Background Individuals with immune dysfunction, including people with HIV (PWH) or solid organ transplant recipients (SOT), might have worse outcomes from COVID-19. We compared odds of COVID-19 outcomes between patients with and without immune dysfunction. Methods We evaluated data from the National COVID-19 Cohort Collaborative (N3C), a multicenter retrospective cohort of electronic medical record (EMR) data from across the United States, on. 1,446,913 adult patients with laboratory-confirmed SARS-CoV-2 infection. HIV, SOT, comorbidity, and HIV markers were identified from EMR data prior to SARS-CoV-2 infection. COVID-19 disease severity within 45 days of SARS-CoV-2 infection was classified into 5 categories: asymptomatic/mild disease with outpatient care; mild disease with emergency department (ED) visit; moderate disease requiring hospitalization; severe disease requiring ventilation or extracorporeal membrane oxygenation (ECMO); and death.

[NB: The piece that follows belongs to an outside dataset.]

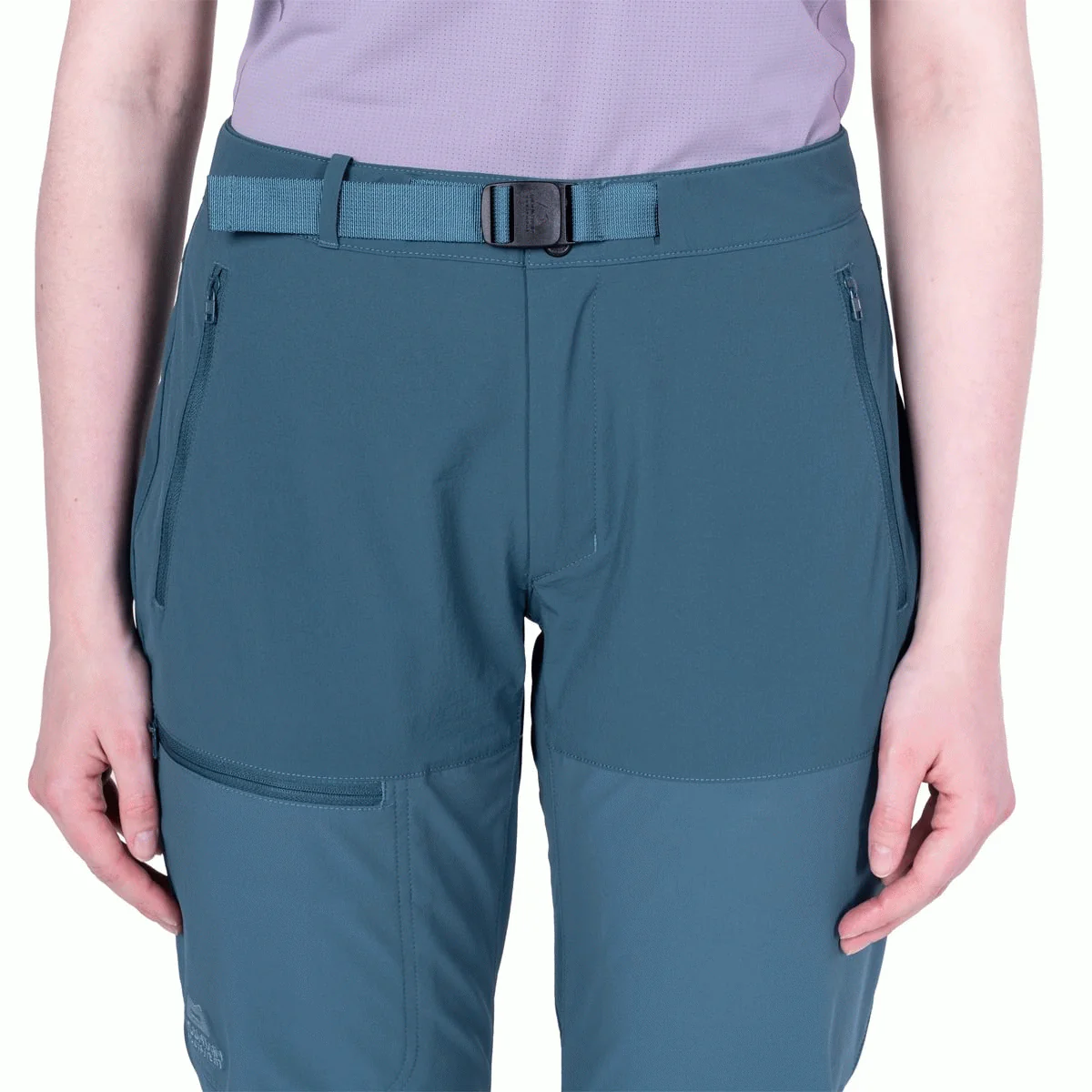 Chamois Alpine Wmns Pant - Image 13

We used multivariable, multinomial logistic regression models to compare odds of COVID-19 outcomes between patients with and without immune dysfunction. Findings Compared to patients without immune dysfunction, PWH and SOT had a greater likelihood of having ED visits (adjusted odds ratio [aOR]: 1.28, 95% confidence interval [CI] 1.27-1.29; aOR: 2.61, CI: 2.58-2.65, respectively), requiring ventilation or ECMO (aOR: 1.43, CI: 1.43-1.43; aOR: 4.82, CI: 4.78-4.86, respectively), and death (aOR: 1.20, CI: 1.19-1.20; aOR: 3.38, CI: 3.35-3.41, respectively). Associations were independent of sociodemographic and comorbidity burden. Compared to PWH with CD4>500 cells/mm3, PWH with CD4<350 cells/mm3 were independently at 4.4-, 5.4-, and 7.6-times higher odds for hospitalization, requiring ventilation, and death, respectively. Increased COVID-19 severity was associated with higher levels of HIV viremia. Interpretation Individuals with immune dysfunction have greater risk for severe COVID-19 outcomes. More advanced HIV disease (greater immunosuppression and HIV viremia) was associated with higher odds of severe COVID-19 outcomes. Appropriate prevention and treatment strategies should be investigated to reduce the higher morbidity and mortality associated with COVID-19 among PWH and SOT.